Select every line below that contains the string "further", treating uppercase and lowercase as distinct, and copy each such line.

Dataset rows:
>> begin

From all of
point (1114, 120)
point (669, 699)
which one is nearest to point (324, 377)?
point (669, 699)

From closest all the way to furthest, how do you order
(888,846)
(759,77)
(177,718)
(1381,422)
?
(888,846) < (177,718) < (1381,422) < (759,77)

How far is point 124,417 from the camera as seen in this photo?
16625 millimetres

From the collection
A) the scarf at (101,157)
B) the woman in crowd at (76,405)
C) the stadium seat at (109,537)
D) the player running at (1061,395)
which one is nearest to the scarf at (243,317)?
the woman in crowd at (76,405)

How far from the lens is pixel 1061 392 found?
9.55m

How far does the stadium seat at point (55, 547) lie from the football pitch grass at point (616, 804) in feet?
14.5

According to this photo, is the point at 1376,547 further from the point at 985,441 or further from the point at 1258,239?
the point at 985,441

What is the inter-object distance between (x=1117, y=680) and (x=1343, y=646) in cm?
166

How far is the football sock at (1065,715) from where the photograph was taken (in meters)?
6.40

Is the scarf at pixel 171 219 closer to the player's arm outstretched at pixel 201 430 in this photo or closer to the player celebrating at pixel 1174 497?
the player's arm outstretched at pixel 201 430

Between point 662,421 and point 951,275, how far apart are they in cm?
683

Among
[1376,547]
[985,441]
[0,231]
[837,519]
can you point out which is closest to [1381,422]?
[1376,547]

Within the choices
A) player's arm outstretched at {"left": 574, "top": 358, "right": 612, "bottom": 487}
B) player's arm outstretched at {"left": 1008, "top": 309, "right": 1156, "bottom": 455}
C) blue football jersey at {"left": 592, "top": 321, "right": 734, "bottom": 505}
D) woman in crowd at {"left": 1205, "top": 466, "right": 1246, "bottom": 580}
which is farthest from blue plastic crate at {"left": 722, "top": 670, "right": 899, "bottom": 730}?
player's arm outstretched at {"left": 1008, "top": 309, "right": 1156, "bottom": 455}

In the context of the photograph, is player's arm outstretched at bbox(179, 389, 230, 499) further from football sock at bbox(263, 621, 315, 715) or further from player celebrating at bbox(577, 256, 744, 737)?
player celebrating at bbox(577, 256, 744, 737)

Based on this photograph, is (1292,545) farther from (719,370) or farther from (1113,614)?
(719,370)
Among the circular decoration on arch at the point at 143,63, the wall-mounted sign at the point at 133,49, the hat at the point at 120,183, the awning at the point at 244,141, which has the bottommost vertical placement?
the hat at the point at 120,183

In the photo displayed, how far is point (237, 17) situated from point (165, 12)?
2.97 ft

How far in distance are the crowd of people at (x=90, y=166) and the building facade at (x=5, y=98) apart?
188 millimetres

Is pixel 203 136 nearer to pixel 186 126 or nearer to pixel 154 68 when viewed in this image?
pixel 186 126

>> end

Result of the exercise
According to this photo, is the point at 1376,547 further from the point at 985,441 or further from the point at 1258,239?
In the context of the photograph, is player's arm outstretched at bbox(179, 389, 230, 499) further from football sock at bbox(263, 621, 315, 715) or further from player celebrating at bbox(577, 256, 744, 737)?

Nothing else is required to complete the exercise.